CAR T-cell immunotherapy prompts durable response for ALL
CHICAGO — Young patients with extramedullary relapse of acute lymphoblastic leukemia achieved potent and durable responses to single-agent chimeric antigen receptor T-cell immunotherapy, according to data presented at the ASCO Annual Meeting.
Previous data showed anti-CD19 chimeric antigen receptor (CAR) T-cell therapies generated durable marrow responses in patients with relapsed or refractory CD19–positive ALL.
“We as pediatric oncologists do an outstanding job at curing the vast majority of children with newly diagnosed ALL ... [however,] the OS of children with ALL in forced relapse [is in the] 50% to 70% range,” Mala Kiran Talekar, MD, pediatric oncologist at Children’s Hospital of Philadelphia, said during her presentation. “Further, if children suffer a second relapse, this plummets down to a dismal 15% to 20%. Therapies are urgently needed, and here comes the role of CAR T cells as a breakthrough therapy.”
Talekar and colleagues evaluated data from 97 children treated on phase 1/phase 2a clinical trials with CAR T cells and identified 10 who had extramedullary relapse of ALL.
Patients received murine anti-CD19 CAR T cells (CTL019; n = 6) or humanized anti-CD19 CAR T cells (CTL119; n = 4).
Extramedullary relapse occurred a median 2.3 months (range, 0-9) prior to infusion; five patients experienced relapse at time of infusion.

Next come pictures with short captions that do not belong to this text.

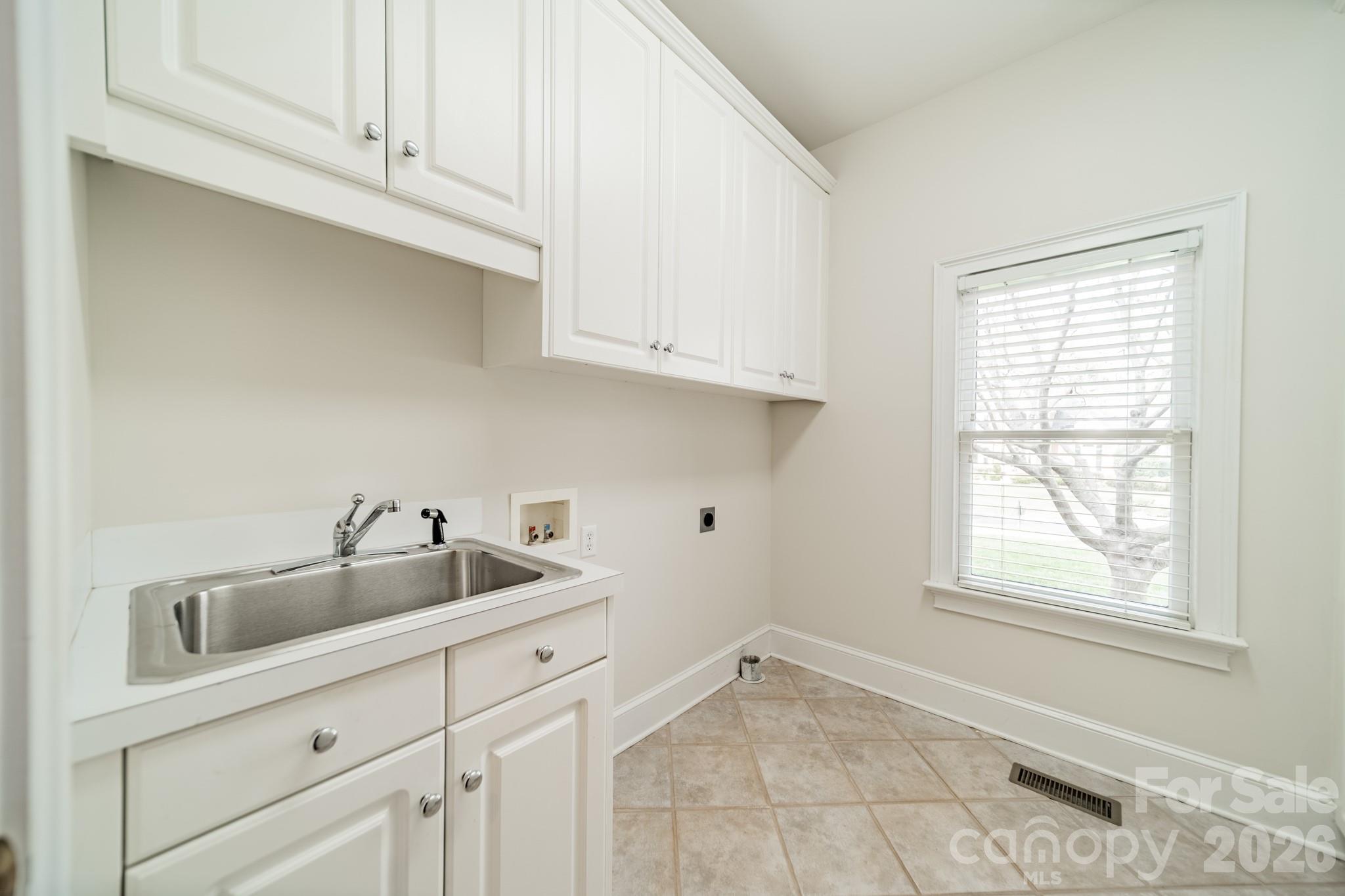 18908 Riverwind Lane Davidson, NC 28036 - Photo 16 of 35 a kitchen with white cabinets and sink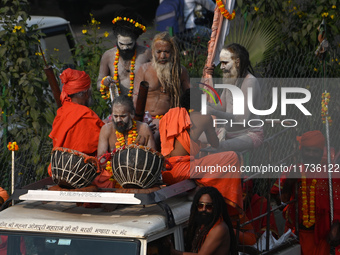 Indian Sadhus of Juna Akhara take part in a religious procession during the grand Nagar Pravesh ceremony for the upcoming Maha Kumbh Mela fe...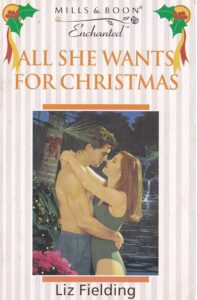 A woman with red hair and a maillot swimsuit embraces a guy in swim trunks against a cabin with a bow on it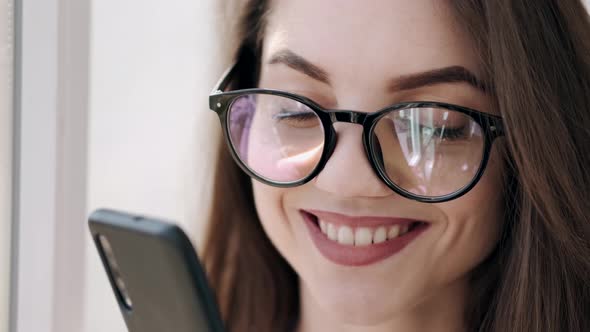 Beautiful Woman in Glasses Is Near the Window Smiling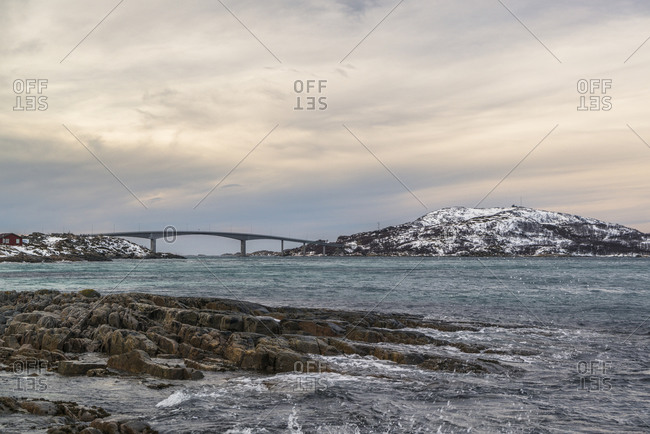 Coastal landscape of the island Kvaloya with view to the island Summary, Norway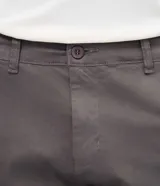 Pantalón slim de sarga lavada color marrón, con cierre de botón y cremallera, trabillas para cinturón y bolsillos laterales y traseros.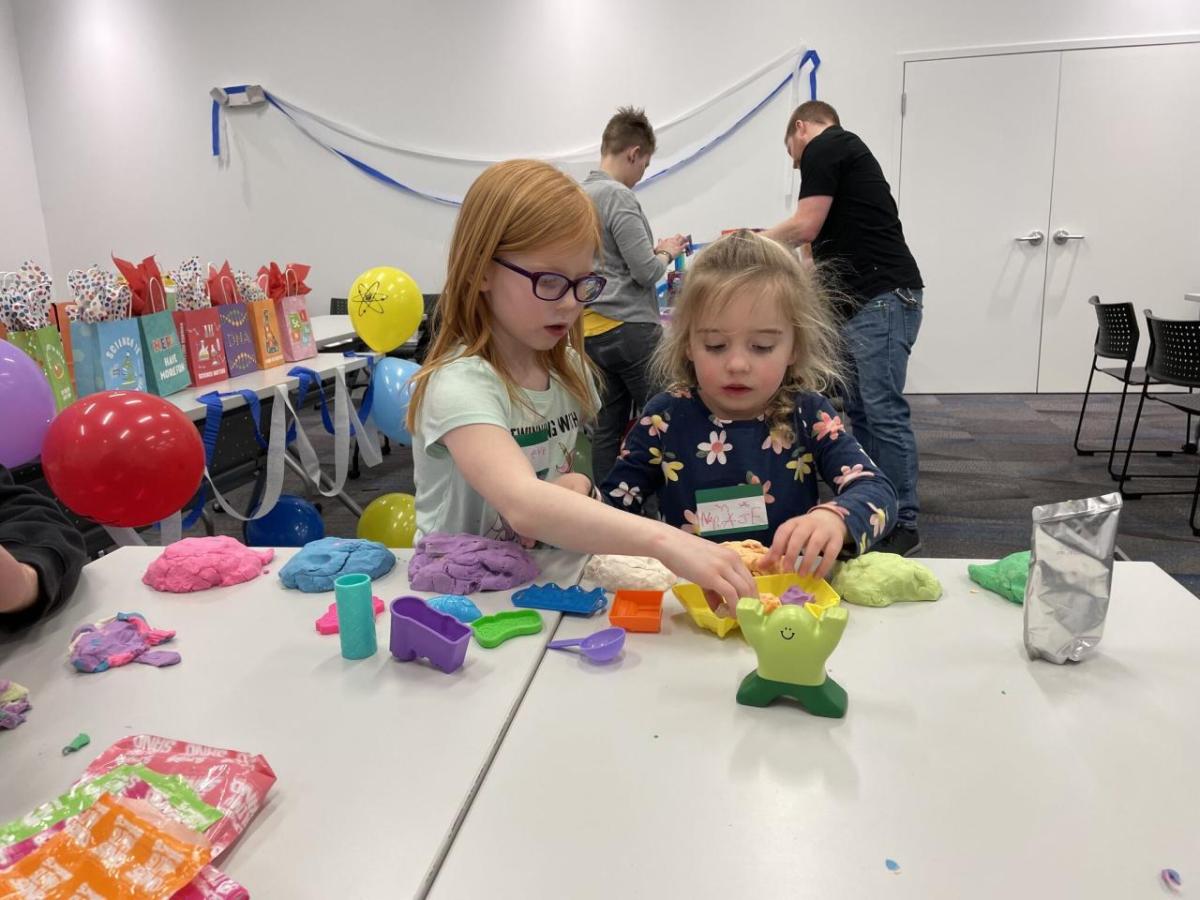 Two children participating in science experiments and activities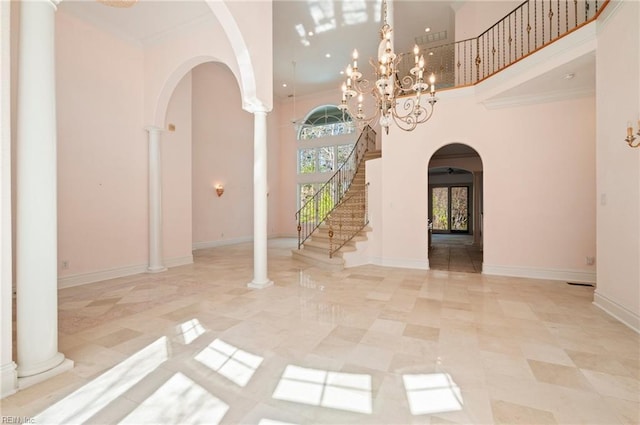 foyer entrance featuring stairway, baseboards, a high ceiling, arched walkways, and crown molding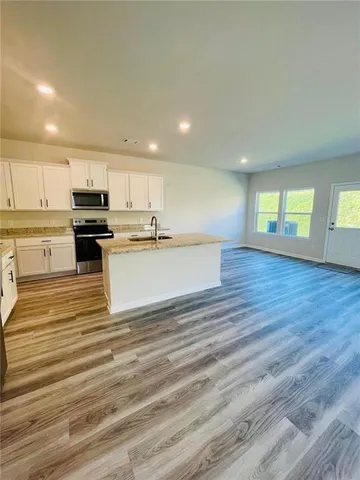 a kitchen with stainless steel appliances granite countertop a stove a sink and a refrigerator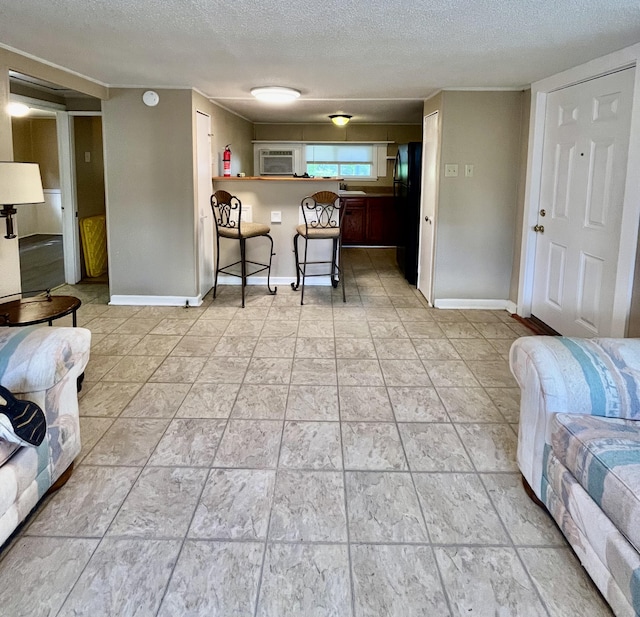 201 S Facy St, Rockwood, TN 37854 - living room featuring a textured ceiling and baseboards
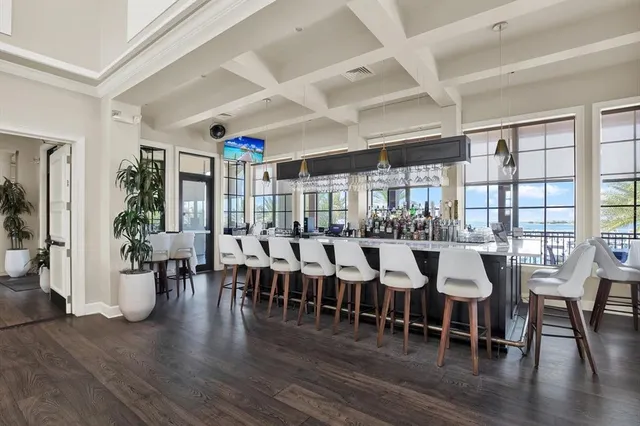 a view of a dining room with furniture wooden floor and chandelier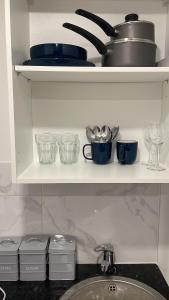 a kitchen shelf with bowls and dishes and a sink at London Studios in London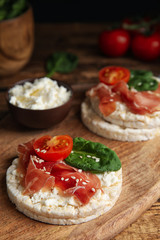 Puffed rice cakes with prosciutto, tomato and basil on wooden board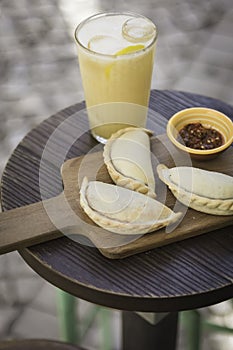 Small chopping board displaying typical food from Portugal and South America, Chicken and Beef Empanada favored with spicy and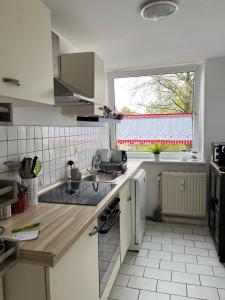 a kitchen with a sink and a window at Ferienwohnung in Landsberg am Lech in Landsberg am Lech +4 photos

These relapses occurred at various sites including testes, sinus, parotid, bone, uterus, kidney and skin; five patients had multiple sites of extramedullary involvement. One patient had isolated extramedullary relapse of parotid and multifocal bony lesions, and another patient had relapse in the testis and sinus.
Patients had experienced two to four relapses of ALL prior to CAR T-cell infusion.
All patients underwent hematopoietic stem cell transplantation — two of whom also received radiation directed to the extramedullary site prior to therapy — prior to extramedullary relapse.
Serial imaging showed five patients had objective responses to CAR T cells — two patients had resolved extramedullary disease at 28 days, two had resolved disease by 3 months, and one patient continued to experience a decrease in size of uterine mass at 3 and 6 months and underwent hysterectomy at 8 months with no evidence of disease.
Four patients had a prior history of skin or testicular involvement, which appeared to resolve through examination after 28 days.
One patient experienced disease progression within 2 weeks of CAR T-cell infusion and died at 6 weeks. Three patients relapsed with CD19–positive disease, including one with skin/medullary involvement who died 38 months after infusion, one with medullary involvement who died at 17 months, and another with medullary involvement who remained alive at 28 months.
At a median follow-up of 10 months (range 3-16), six patients remained alive and without recurrence of disease.
“Single-agent CAR T-cell immunotherapy can induce potent and durable responses in patients with extramedullary relapse of their ALL,” Talekar said. – by Melinda Stevens
Reference:
Talekar MK, et al. Abstract 10507. Presented at: ASCO Annual Meeting; June 2-6, 2017; Chicago.
Disclosure: Talekar reports no relevant financial disclosures. Please see the abstract for a list of all other researchers’ relevant financial disclosures.